▶ [GIVEN INSTRUCTION]
Output everything from the start of the records down to the line containing "4. [571,482]" as a JSON list of strings, one per line, with blank lines and pictures left out.

========================

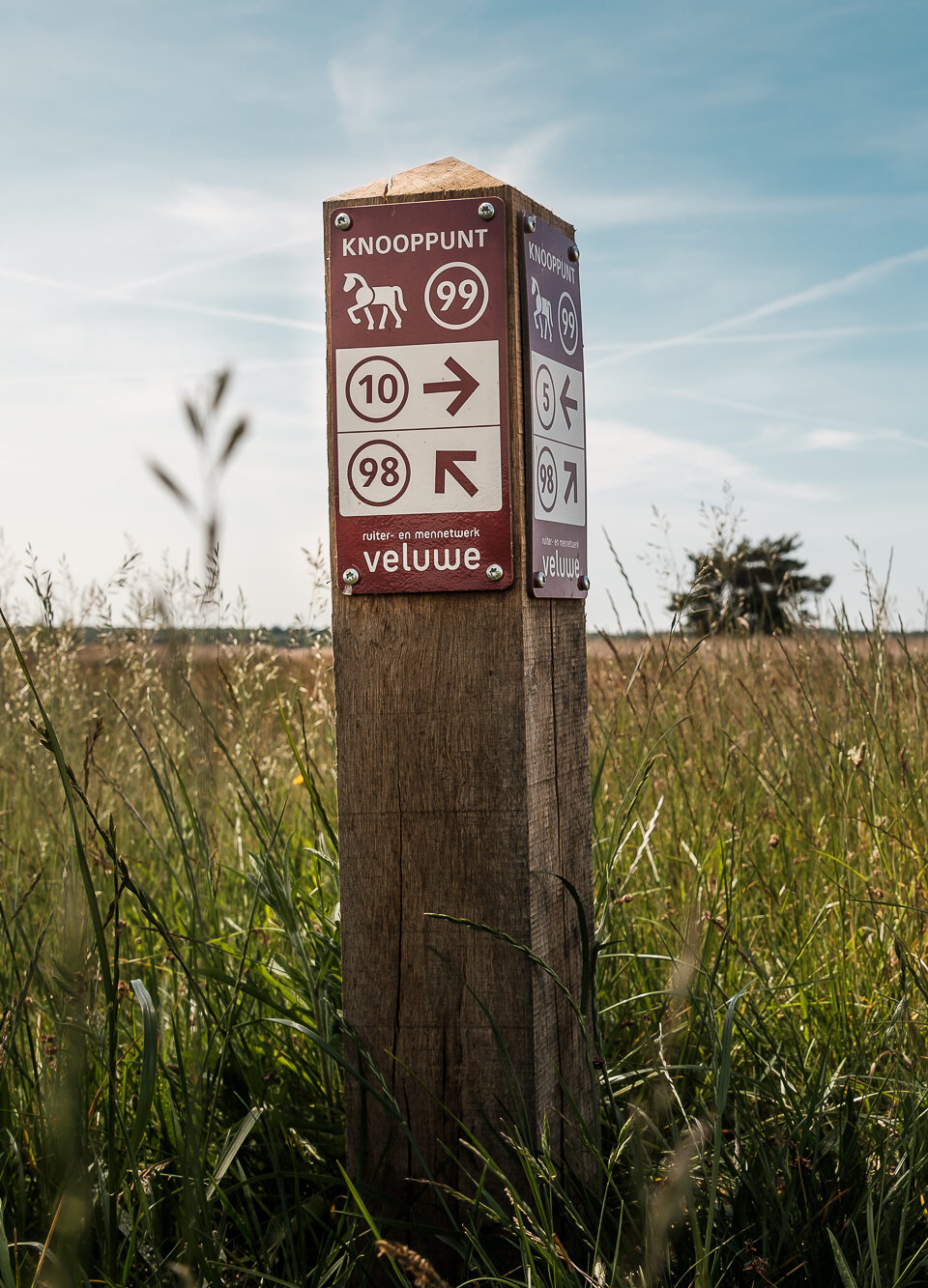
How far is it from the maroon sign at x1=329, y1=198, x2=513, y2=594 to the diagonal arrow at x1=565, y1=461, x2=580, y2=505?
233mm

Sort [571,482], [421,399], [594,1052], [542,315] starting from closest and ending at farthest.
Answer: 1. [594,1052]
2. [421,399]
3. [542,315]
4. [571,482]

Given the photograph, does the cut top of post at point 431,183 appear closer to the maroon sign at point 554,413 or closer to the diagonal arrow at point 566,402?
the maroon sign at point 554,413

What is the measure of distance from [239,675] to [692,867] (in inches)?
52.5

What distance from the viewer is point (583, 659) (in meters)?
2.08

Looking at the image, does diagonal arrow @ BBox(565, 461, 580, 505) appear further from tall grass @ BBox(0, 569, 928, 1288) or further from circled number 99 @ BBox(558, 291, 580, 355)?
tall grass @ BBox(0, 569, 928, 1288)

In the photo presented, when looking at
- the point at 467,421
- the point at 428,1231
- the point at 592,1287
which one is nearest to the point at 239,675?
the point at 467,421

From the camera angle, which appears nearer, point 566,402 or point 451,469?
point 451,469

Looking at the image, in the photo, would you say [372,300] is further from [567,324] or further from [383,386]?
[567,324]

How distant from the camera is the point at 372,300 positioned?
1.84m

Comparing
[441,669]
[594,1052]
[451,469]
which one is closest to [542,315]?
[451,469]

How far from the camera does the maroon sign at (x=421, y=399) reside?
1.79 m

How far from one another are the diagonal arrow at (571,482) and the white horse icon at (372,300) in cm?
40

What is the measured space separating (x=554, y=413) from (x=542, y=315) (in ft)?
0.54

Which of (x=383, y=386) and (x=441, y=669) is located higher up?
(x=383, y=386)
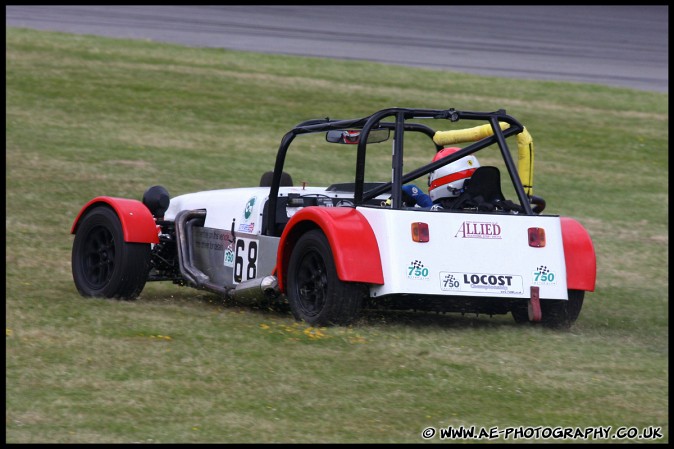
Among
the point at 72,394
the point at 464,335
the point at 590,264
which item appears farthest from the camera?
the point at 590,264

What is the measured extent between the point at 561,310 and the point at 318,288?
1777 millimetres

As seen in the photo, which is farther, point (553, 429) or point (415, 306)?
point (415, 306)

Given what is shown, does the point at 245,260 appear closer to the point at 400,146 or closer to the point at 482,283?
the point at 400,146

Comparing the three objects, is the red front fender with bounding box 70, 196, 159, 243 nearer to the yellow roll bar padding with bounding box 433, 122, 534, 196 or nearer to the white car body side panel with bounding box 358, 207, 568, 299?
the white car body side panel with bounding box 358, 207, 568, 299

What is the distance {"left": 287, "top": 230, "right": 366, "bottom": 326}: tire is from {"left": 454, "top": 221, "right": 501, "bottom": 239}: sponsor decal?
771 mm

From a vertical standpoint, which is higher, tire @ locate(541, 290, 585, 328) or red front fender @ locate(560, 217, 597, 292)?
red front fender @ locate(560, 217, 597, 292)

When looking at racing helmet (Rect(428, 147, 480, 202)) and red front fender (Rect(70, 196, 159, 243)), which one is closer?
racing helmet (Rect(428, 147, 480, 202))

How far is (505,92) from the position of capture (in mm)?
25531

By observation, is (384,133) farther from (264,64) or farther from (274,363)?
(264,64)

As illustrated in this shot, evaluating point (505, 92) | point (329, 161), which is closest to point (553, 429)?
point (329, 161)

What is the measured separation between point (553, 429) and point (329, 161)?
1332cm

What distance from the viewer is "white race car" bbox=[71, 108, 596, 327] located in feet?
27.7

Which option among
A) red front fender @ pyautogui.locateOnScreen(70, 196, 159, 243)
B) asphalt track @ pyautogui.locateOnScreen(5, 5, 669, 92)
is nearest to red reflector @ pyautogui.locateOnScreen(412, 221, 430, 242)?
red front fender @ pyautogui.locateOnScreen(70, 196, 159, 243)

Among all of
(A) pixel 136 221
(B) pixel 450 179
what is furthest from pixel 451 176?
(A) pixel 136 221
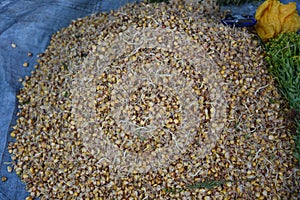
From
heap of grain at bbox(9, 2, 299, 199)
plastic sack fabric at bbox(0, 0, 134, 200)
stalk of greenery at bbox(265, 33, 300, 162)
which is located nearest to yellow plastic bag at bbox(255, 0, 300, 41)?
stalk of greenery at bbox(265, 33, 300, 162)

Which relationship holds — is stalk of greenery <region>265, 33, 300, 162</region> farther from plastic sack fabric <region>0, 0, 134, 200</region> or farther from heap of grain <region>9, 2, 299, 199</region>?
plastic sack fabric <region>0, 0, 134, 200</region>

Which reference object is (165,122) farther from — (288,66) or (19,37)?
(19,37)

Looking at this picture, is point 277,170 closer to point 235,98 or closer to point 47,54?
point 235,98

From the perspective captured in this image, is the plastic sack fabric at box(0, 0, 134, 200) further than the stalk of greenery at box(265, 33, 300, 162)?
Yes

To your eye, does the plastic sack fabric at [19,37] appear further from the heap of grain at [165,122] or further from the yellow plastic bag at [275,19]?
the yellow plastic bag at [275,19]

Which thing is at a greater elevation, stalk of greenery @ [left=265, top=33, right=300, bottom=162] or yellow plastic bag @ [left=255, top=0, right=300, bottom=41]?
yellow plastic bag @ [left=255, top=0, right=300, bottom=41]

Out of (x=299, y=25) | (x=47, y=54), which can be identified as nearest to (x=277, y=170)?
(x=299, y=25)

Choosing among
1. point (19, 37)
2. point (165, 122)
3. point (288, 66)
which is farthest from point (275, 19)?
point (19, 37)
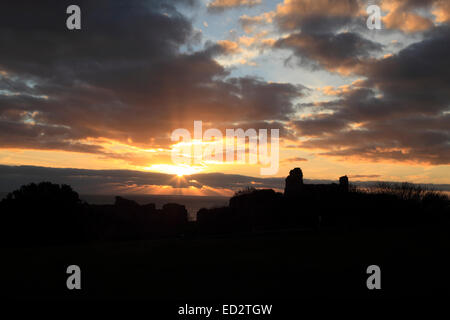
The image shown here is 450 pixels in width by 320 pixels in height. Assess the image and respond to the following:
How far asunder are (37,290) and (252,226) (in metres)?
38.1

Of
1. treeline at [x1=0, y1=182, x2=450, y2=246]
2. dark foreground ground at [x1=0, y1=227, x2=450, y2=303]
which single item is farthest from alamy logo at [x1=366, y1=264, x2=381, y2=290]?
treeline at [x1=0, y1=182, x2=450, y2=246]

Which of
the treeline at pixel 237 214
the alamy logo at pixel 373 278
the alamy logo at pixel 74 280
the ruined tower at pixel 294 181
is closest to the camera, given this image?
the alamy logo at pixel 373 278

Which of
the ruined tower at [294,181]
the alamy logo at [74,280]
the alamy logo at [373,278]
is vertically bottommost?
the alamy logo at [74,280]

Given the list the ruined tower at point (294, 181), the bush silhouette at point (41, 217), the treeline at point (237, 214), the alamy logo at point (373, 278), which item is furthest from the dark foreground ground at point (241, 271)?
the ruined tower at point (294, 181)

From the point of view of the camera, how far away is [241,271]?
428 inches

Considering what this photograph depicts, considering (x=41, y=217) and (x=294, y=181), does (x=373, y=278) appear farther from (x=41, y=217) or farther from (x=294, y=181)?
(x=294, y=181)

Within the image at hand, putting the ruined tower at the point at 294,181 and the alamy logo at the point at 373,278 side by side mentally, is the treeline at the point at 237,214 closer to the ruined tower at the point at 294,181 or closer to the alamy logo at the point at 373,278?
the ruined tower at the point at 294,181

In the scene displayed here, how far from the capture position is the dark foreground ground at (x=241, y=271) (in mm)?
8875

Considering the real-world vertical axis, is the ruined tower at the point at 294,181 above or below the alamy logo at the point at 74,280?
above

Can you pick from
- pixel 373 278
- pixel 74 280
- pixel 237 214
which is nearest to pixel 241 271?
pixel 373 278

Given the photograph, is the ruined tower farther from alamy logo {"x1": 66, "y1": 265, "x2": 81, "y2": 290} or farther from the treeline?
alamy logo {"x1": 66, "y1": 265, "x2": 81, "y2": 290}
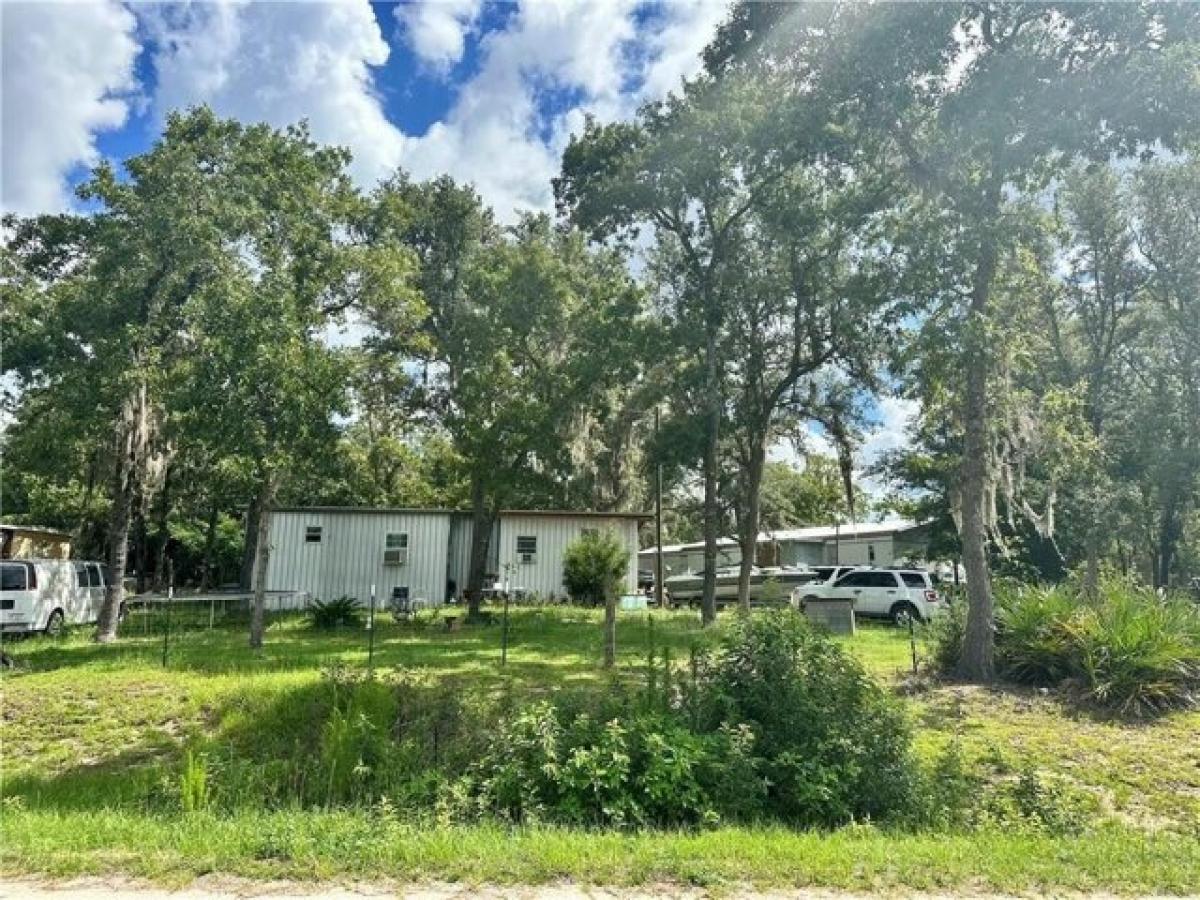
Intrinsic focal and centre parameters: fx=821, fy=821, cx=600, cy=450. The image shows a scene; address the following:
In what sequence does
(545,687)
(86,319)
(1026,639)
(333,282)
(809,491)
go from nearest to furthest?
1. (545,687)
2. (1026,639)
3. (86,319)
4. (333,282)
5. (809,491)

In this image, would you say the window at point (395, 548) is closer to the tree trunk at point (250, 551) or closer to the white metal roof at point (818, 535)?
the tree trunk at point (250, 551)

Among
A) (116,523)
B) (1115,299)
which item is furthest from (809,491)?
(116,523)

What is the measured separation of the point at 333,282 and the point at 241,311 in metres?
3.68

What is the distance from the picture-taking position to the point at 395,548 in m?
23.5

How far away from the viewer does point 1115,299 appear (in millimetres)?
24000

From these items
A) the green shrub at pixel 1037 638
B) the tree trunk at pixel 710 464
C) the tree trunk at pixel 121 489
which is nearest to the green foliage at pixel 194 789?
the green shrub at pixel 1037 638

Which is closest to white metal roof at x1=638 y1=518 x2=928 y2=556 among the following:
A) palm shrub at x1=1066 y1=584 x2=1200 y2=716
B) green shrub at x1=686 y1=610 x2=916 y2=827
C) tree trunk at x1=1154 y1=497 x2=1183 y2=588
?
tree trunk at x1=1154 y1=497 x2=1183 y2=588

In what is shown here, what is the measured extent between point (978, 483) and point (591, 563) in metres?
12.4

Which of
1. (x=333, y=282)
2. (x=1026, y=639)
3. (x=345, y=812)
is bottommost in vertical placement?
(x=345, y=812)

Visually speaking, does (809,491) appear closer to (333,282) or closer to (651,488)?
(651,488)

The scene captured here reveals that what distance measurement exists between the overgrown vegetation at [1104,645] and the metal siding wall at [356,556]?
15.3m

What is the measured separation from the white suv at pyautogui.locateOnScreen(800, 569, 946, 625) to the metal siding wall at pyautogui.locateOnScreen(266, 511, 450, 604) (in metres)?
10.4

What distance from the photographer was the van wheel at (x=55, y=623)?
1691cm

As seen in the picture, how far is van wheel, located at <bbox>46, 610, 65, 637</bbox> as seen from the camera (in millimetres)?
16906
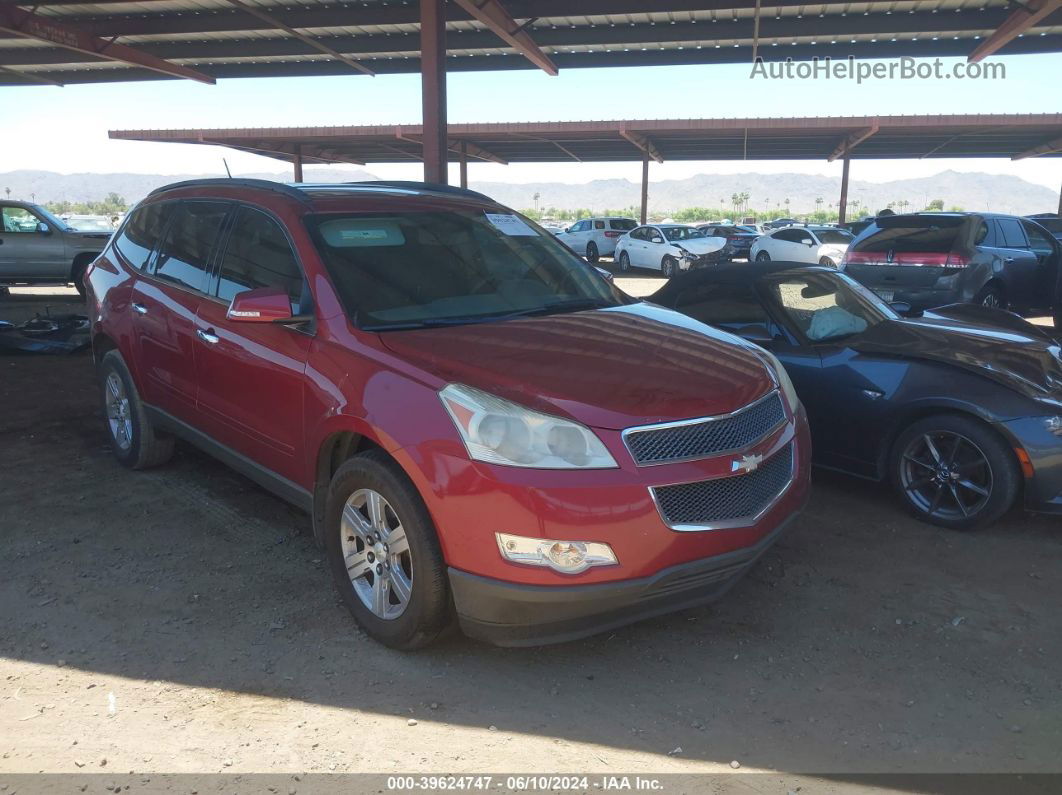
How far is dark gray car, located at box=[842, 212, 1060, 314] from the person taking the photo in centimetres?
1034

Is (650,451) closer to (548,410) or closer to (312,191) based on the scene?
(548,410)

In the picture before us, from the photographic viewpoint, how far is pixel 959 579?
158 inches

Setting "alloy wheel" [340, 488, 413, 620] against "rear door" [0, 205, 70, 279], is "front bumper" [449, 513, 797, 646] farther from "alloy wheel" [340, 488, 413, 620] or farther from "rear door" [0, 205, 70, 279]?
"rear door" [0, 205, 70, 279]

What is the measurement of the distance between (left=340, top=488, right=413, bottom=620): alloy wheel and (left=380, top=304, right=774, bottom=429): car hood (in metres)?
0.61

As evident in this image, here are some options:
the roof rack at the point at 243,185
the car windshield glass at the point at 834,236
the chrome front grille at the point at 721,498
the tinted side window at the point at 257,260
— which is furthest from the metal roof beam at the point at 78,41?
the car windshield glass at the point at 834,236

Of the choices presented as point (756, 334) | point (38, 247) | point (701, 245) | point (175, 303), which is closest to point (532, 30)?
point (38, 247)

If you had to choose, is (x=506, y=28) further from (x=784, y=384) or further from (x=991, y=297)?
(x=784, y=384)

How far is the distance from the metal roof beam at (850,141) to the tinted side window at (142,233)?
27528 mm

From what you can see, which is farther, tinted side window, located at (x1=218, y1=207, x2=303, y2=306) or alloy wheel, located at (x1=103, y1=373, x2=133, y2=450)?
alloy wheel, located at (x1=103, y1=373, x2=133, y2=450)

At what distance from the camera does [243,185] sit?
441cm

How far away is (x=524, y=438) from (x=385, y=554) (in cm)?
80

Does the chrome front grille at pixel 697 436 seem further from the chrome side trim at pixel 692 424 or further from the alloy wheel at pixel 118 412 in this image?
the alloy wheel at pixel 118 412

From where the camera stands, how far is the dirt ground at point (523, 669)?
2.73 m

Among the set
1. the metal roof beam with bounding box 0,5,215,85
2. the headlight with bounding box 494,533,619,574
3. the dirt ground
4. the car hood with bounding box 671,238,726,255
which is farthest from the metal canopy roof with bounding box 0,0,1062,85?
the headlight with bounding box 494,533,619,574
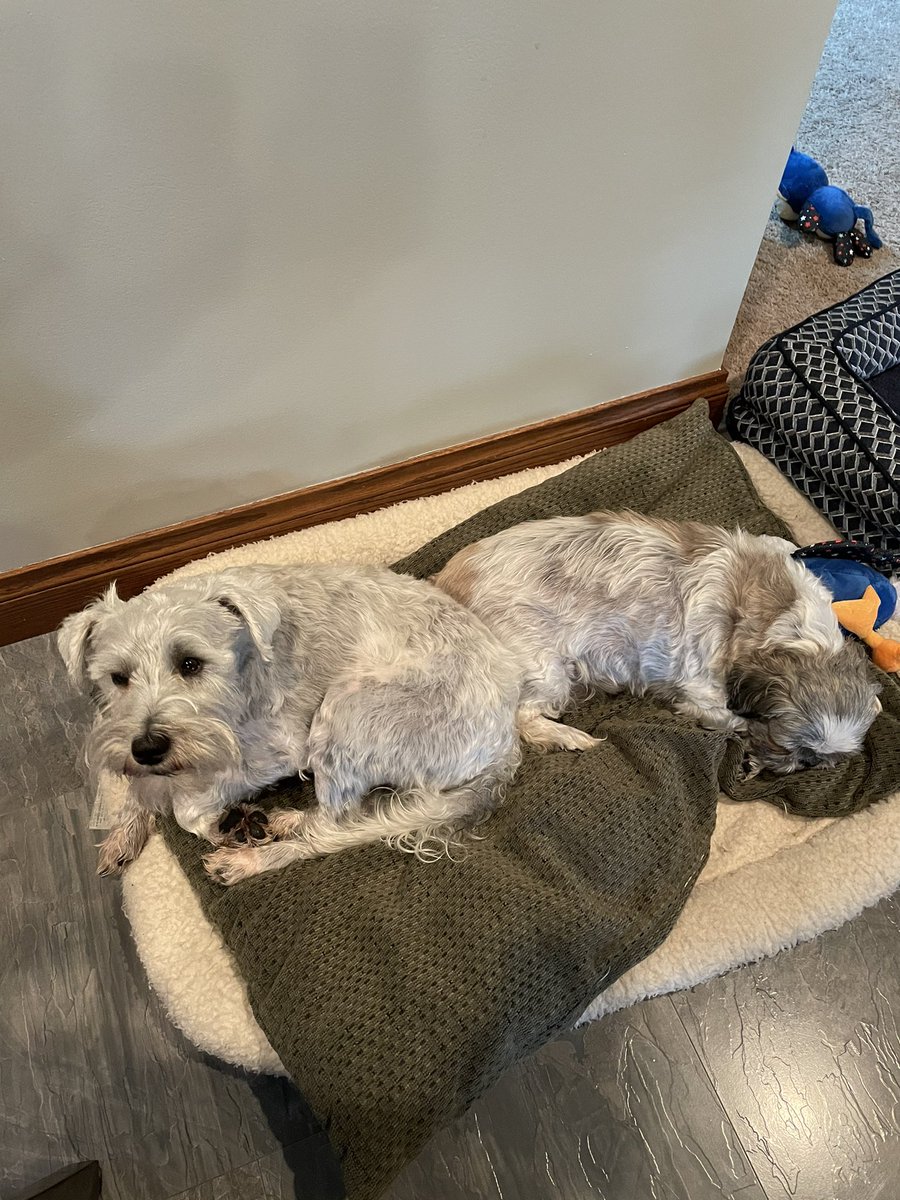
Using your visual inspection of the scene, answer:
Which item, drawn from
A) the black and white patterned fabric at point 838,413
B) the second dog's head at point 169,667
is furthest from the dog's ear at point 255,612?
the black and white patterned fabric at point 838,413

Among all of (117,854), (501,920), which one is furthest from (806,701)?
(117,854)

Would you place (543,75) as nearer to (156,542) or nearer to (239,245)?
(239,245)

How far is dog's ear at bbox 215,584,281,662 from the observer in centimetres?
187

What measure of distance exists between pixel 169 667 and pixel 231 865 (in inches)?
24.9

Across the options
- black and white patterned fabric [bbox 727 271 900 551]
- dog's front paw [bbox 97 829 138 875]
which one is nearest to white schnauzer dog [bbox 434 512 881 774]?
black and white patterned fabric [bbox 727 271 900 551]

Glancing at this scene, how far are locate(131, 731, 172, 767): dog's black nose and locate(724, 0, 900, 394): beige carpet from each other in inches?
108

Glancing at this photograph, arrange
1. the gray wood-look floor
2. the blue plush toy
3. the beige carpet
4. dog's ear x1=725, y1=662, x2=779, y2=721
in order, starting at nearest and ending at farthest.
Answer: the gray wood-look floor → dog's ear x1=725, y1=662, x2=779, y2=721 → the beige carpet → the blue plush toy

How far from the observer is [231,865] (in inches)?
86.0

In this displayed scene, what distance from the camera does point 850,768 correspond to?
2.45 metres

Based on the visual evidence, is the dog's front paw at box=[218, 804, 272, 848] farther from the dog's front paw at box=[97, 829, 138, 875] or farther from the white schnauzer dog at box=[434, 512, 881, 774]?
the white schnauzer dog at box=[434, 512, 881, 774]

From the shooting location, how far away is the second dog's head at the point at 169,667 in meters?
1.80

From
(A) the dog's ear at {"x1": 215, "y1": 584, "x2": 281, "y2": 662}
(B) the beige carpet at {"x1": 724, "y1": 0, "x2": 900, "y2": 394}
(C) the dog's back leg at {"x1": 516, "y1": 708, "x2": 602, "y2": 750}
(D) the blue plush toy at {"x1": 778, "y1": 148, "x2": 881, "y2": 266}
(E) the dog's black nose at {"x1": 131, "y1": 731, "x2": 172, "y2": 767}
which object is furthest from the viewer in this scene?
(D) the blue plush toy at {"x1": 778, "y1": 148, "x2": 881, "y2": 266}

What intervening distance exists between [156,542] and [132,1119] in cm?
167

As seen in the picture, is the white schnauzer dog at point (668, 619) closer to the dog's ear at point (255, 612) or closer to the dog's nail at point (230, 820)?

========================

▶ [RESPONSE]
[
  "How far is it from the maroon sign at x1=329, y1=198, x2=513, y2=594 to the diagonal arrow at x1=565, y1=461, x2=580, y2=505?",
  "233mm",
  "Sort [571,482], [421,399], [594,1052], [542,315] starting from closest and ending at farthest.",
  "Answer: 1. [594,1052]",
  "2. [421,399]",
  "3. [542,315]",
  "4. [571,482]"
]